FOR MORE INFORMATION

Adam Bock’s Phaedra continues through Oct. 23 at the Ashby Stage, 1901 Ashby Ave., Berkeley. Tickets are $17-$26. Call 510-841-6500 or visit www.shotgunplayers.org.

Review: `The Devil’s Disciple’

Michael Ray Wisely (left) is a British soldier and Gabriel Marin is Dick Dudgeon, a man about to hang even though he’s not the man the Brits think he is in the Aurora Theatre Company’s production of The Devil’s Disciple by George Bernard Shaw. Photos by David Allen

 

Aurora’s comic melodrama goes to the `Devil’
««« ½

 

The Devil’s Disciple, the Aurora Theatre Company’s latest offering, is funny as hell.

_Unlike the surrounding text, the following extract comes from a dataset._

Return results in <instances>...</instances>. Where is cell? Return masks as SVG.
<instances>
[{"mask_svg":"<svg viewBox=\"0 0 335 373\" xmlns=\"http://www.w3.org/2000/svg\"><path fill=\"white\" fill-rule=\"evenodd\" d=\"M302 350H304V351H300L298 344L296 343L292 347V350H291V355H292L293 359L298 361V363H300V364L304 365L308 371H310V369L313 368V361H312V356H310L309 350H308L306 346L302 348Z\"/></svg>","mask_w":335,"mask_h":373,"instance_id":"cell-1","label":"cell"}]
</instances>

Leave it to the Aurora and the ever-reliable director Barbara Oliver to expand their list of sparkling George Bernard Shaw productions. This is Oliver’s seventh Shaw play for the Aurora, a company she helped found, and her sure hand helps team this somewhat beastly Devil.

Produced in 1897, The Devil’s Disciple was Shaw’s first success in the United States (we’re told it toured the country with a cast of 33 and a marching band), and it is his only play set in America, though technically the play, set in 1777, actually takes place in the colonies during the early years of the Revolutionary War.

Oliver’s crisp production makes do with nine engaging actors and no marching band. John Iacovelli’s set, with the help of Jarrod Fischer’s lights, transforms quickly and effectively from one spare New Hampshire home to another, to a courtroom and then, with a few swift adjustments, to a town square outfitted for a hanging.

The fact that death and war loom over Shaw’s comedy makes it rather tricky to pull off and perhaps accounts for the play’s infrequent production. But Oliver and her actors quickly find a way to balance the tone so that Shaw’s incisive humor and wry satire mix with his melodrama and his rather serious thoughts on oppression, independence and hypocrisy.

Gabriel Marin plays Dick Dudgeon, a self-proclaimed “devil’s disciple” who is reported to be a gambler, a swindler and one who runs with the gypsies. From what we know of Dick’s family – his piously pitiless mother (a wonderfully grumbly Trish Mulholland) and oafish brother (Anthony Nemirovsky) – it’s no wonder the man flew the family coop and embarked on a blasphemous life of crime and infidelity. He’s a proud reprobate, and his pride is evident in Marin’s every swagger and sideways grin.

On the occasion of his father’s death, Dick has inherited everything, including the palpable disdain of his pinched, prudish family. Strangely, Mr. Anderson (Soren Oliver in a robust performance), the Calvinist minister, sees something in Dick that belies the man’s dastardly reputation, but Anderson’s wife, Judith (Stacy Ross, above, with Marin), is so disgusted with the rogue that she recoils from him as if his devilishness were contagious.

Shaw stacks everything in Dick’s favor so that, in reacting to the ridiculous people around him, we see what a good man he is – his paternal attentions to his late uncle’s bastard child (played by Tara Tomicevic) provide irrefutable proof. It’s all a set up so that when, via mistaken identity, Dick is carted off by the Redcoats to be hanged in the town square, we know Dick will do the honorable thing and continue pretending that he is indeed the minister.

This honorable act, coupled with her husband’s cowardly dash to safety, so surprises Judith that her faith is completely shaken.

Purple melodrama and blue humor give way to red-coated comedy in the second half when the Brits go through the motions of giving Dick (aka the minister) a “trial” before they hang him. Warren David Keith, playing the real-life Gen. John Burgoyne, all but steals the show as a sensible man among twits (Allen McKelvey and Michael Ray Wisely play his bumbling comrades).

Burgoyne strikes up an almost immediate admiration for Dick and his gentlemanly ways, and the process of sending the man to his death is so bloody civilized it’s a riot.

Keith and Marin spar wonderfully, and the laughs just get bigger and bigger, stopping only when the noose is actually fitted around Dick’s neck.

True to the two-hour play’s melodramatic strains, Shaw ties things up neatly, even heroically. He leaves poor Judith, pulled from one man to another and back, flapping in the patriotic breeze, but everyone, even the British soldiers, receives a just resolution. And the audience is left to ponder the historical significance of the devils among us.